In 1905 Sir Henry Wellcome donated a fully equipped laboratory for bacteriological analysis, thus began the fruitful association between Khartoum and the Welcome Research Laboratories. In 1924, the College developed into a vocational secondary school concentrating on teaching the following disciplines: Sharia, Engineering, Teachers’ Training, Clerical Work, Accounting and Science. In the same year Kitchener School of Medicine was established. The year 1936 witnessed the beginning of higher education in the Sudan with the establishment of the School of Law. By 1940 the College included schools of Agriculture, Arts, Law, Science, Engineering and Veterinary Science. Each School was attached to the government department in which the graduates would be expected to work.

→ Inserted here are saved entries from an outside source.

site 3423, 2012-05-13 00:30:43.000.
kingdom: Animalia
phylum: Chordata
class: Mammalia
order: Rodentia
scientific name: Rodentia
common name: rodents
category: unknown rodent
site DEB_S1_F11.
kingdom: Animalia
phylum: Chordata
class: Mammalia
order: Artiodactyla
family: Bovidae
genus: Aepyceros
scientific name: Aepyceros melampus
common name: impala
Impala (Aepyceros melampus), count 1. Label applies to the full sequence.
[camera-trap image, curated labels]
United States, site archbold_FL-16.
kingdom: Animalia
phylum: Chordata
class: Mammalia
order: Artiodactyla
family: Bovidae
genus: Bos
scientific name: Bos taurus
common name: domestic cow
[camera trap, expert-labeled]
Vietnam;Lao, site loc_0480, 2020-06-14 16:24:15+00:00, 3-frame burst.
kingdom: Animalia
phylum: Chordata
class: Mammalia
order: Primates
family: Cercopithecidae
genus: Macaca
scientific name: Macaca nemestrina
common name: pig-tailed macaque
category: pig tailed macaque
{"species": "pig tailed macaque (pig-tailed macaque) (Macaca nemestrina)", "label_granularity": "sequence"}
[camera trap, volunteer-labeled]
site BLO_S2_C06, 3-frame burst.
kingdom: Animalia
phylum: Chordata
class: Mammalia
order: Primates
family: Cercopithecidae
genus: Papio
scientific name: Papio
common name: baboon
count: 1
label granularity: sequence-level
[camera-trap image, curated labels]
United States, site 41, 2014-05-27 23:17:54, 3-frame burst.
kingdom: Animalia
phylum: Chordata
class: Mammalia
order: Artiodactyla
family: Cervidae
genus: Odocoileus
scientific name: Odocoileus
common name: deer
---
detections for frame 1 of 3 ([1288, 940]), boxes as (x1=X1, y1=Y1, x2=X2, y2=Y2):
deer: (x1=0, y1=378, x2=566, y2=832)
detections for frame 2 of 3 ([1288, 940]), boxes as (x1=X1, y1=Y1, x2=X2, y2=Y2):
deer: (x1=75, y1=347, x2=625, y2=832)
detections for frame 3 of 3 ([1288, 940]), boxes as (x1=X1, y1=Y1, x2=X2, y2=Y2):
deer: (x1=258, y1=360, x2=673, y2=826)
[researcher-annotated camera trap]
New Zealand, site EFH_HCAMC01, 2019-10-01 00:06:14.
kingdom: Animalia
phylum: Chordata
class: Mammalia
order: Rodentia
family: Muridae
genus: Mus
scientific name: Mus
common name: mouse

In January 1945, all these schools were brought under one administration in a special arrangement with the University of London. The College was upgraded in 1951 to become Khartoum University College. In the same year Kitchener School of Medicine was incorporated in the University College. The University of London set the examinations and awarded the degrees. The outstanding students were awarded bachelor degrees from the University of London and the rest obtained the College diplomas. The present University of Khartoum is the result of the natural transformation of the University College of Khartoum when the country became independent in 1956. The bill giving full University status to the College was passed by Parliament on 24th July 1956, since then, the University witnessed considerable expansion.
The Development Studies and Research Institute (DSRI) was established in 1976 as specialized institute in development studies and research.Since its establishment, the DSRI has cooperated with a number of international institutions such as UNICEF, The University of Bonn, the Ford Foundation and The institute of social studies (ISS),The Hague, the last two being the largest and most important links of cooperation. In 1979 the DSRI/ISS program of cooperation started with a three year program of teaching and research in regional development planning. This program was extended for three more years starting in 1982 with emphasis on regional research and planning as well as on institutionalization of the programs. The DSRI gives special importance and encourages the co-operation of other similar national and international organizations, plus learning institutions working in the field of development studies and research.
The Department of Sociology and Anthropology is part of the Faculty of Economics and Social Studies. Since 1950 there is research and teaching in sociology and anthropology at the University of Khartoum. Well known scientists such as Frederik Barth, Evans-Pritchard, Talal Asad, Ian Cunnison, Wendy James, James Faris, P. Rehfisch, Lewis Hill, Dyson-Hudson, Peter Harris-Jones, Ahmed Al-Shahi, Nizam ul-Din Ahmed, Gunnar Haaland, Sondra Hale, Caroline Lobban, J. O’Brien, Ellen Gruenbum and many others taugth and conducted research at this department. The Department of Anthropology and Sociology has a long tradition of anthropological Field studies in and outside the Sudan. The Department conducts research and provides consulting, ecspecially in the areas of rural development and nomadic pastoralism. The Department now offers three postgraduate programs: a degree in applied sociology and in social work and a master’s in social work.